*What you should do*: Quote the listing below word for word, omitting the pictures.

*Records supplied*:
Begin
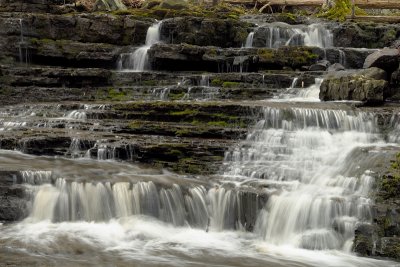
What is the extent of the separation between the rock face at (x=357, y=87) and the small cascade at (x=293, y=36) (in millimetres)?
6156

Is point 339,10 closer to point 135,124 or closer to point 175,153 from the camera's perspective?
point 135,124

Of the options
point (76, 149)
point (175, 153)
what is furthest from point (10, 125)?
point (175, 153)

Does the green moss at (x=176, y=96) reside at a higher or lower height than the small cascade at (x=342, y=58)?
lower

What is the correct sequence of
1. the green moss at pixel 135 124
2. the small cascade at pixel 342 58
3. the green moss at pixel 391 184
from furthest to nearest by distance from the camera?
the small cascade at pixel 342 58 < the green moss at pixel 135 124 < the green moss at pixel 391 184

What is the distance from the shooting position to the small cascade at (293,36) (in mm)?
24344

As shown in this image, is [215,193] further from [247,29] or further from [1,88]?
[247,29]

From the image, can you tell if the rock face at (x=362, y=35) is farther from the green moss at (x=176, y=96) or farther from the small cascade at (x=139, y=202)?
the small cascade at (x=139, y=202)

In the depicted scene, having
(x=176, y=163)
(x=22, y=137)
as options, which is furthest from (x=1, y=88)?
(x=176, y=163)

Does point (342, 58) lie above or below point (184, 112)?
above

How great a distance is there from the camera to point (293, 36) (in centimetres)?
2450

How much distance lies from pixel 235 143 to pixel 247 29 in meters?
11.8

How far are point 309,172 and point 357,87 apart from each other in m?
5.58

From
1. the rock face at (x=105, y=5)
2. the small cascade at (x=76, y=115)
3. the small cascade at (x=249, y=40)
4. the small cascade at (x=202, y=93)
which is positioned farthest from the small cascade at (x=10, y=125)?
the rock face at (x=105, y=5)

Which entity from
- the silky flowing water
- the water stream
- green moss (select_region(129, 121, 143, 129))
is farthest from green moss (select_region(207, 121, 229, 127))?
green moss (select_region(129, 121, 143, 129))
End
*Worked solution*:
What is the extent of the separation between the rock face at (x=357, y=87) and the small cascade at (x=293, y=36) (in millimetres)?
6156

Is point 339,10 closer to point 135,124 or closer to point 175,153 from the camera's perspective?
point 135,124

Of the options
point (76, 149)
point (175, 153)
what is furthest from point (10, 125)?
point (175, 153)

Does the green moss at (x=176, y=96) reside at a higher or lower height than the small cascade at (x=342, y=58)?
lower

What is the correct sequence of
1. the green moss at pixel 135 124
2. the small cascade at pixel 342 58
3. the green moss at pixel 391 184
from furthest to nearest by distance from the camera?
the small cascade at pixel 342 58 < the green moss at pixel 135 124 < the green moss at pixel 391 184

What is the distance from the shooting position to the small cascade at (293,36) (in mm)?
24344

As shown in this image, is [215,193] further from [247,29] or further from [1,88]?
[247,29]

From the image, can you tell if the rock face at (x=362, y=35) is farther from the green moss at (x=176, y=96) or farther from the small cascade at (x=139, y=202)?
the small cascade at (x=139, y=202)

In the depicted scene, having
(x=176, y=163)
(x=22, y=137)
as options, which is furthest from (x=1, y=88)?
(x=176, y=163)

Does point (342, 58) lie above or below point (184, 112)?
above

How great a distance is there from the camera to point (293, 36) (in centimetres)?
2450

How much distance lies from pixel 235 143 to pixel 247 29 in meters?
11.8

How far are point 309,172 and point 357,87 apart from each other in m?
5.58

From
1. the rock face at (x=105, y=5)
2. the small cascade at (x=76, y=115)
3. the small cascade at (x=249, y=40)
4. the small cascade at (x=202, y=93)
which is positioned farthest from the small cascade at (x=10, y=125)?
the rock face at (x=105, y=5)

Which entity from
- the silky flowing water
- the water stream
- green moss (select_region(129, 121, 143, 129))
is farthest from green moss (select_region(207, 121, 229, 127))?
green moss (select_region(129, 121, 143, 129))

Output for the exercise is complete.